The lesson is simple, the long-term treatment of this condition with increasingly sophisticated and expensive treatments and with increasingly complicated follow up procedures is illogical and un payable as a single strategy. We must look for another mix, more logical, and more conducive to a future society in which preserving health will take priority over treating disease.
It is calculated that in the UK one in every three people will develop cancer and this will increase to such an extent that by 2030 one in every two people will develop the disease at some point of their lives.
The prospects of cure in some forms of cancer and the prospect of living with cancer rather than dying from it are increasing all the time, but the budgets dedicated to this end are becoming phenomenal. We have to reduce the disease burden in order to be able to cope with this epidemic. And this is the developed world.
In the underdeveloped world, the mortality continues a pace and is there were the largest number of deaths related to cancer occur, and it could not be different since the investment per patient speaks for itself: while the developed world spends between $180 and 460 US Dollars per cancer patient per year, South America, India and China, spend between $ 0.54 and 7.92 US Dollars per patient per year.
I will come back to this towards the end of my presentation, but let’s look at the case of greater Manchester (slides).
Let me finish with a few general considerations.
The cost of treating cancer in the world was calculated to be in 2014 of approximately $2.5 trillion, and rising rapidly. Only a small percentage of that, perhaps less than 5%, is dedicated to strategies related to prevention and early detection. The implementation of prevention, early detection, and treatment strategies could potentially save 2.4 million-3.7 million lives every year – the vast majority of them in low- and middle-income countries – yielding an economic benefit in excess of $400 billion.
Moreover, it has been estimated that an investment of $11.4 billion in a set of core prevention strategies in less wealthy regions of the world can lead to savings of up to $100 billion in future cancer treatment costs.

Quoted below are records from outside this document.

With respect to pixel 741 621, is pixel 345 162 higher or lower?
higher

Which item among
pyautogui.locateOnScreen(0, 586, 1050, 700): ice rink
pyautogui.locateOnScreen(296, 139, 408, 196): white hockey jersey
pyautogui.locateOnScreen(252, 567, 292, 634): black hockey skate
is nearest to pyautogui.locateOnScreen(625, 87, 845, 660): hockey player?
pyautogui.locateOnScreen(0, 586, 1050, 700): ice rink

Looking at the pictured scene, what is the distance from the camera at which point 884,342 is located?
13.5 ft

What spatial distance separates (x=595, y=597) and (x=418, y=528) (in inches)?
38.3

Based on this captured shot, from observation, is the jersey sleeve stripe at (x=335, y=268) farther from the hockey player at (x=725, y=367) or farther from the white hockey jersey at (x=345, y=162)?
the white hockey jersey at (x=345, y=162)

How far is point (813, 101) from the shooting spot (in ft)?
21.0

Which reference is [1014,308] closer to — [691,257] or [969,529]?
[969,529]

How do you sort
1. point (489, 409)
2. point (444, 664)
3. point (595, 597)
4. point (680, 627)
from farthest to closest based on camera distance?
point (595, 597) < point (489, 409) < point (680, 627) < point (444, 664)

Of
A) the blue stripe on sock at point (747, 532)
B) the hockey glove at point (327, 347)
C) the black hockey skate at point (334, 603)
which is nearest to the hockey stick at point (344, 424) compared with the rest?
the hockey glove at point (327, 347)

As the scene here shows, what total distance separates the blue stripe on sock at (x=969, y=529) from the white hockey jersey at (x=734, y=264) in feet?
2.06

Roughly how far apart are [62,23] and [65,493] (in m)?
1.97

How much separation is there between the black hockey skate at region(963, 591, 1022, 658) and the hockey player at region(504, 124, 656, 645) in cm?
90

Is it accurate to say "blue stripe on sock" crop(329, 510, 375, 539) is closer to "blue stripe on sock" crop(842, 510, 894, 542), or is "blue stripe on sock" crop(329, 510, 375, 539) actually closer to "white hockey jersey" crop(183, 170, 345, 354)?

The measures with the highest potential for clinical and economic influence are those geared toward tobacco and obesity control, vaccines, early detection and treatment, palliative care, and health systems planning, with the creation of cancer registries.
The cost of tobacco-related cancers worldwide exceeds $200 billion a year. The average low- and middle-income country could, for a cost of approximately $0.11 per capita, implement the most active control measures: education campaigns, higher excise taxes on tobacco, smoking bans in public places, and bans on smoking advertising, promotion, and sponsorship. The World Health Organization estimates that by increasing tobacco taxes by 50%, we could reduce the number of smokers by 49 million within the next 3 years and ultimately save 11 million lives, without a reduction of government revenues. By increasing tobacco excise taxes by 50% per pack, countries around the world could actually collect an extra $101 billion in revenue.
Obesity, diet, and physical activity
Obesity and other diet- and physical activity-related risk factors contribute to approximately 20% of cancer cases globally and will soon be the most common modifiable causes of the disease. The Organization for Economic Cooperation and Development predicted that the implementation of strategies to improve diets, increase physical activity, and tackle obesity in Europe would lead to gains of more than 3 million years of life free of cancer over 10 years.
Drawing on data from the United Kingdom, a recent report by McKinsey & Company, a business consultant firm, showed that a series of interventions to curb overweight and obesity – including public health campaigns, portion control, and limiting media exposure and price promotions – cost society less than the economic benefits they bring.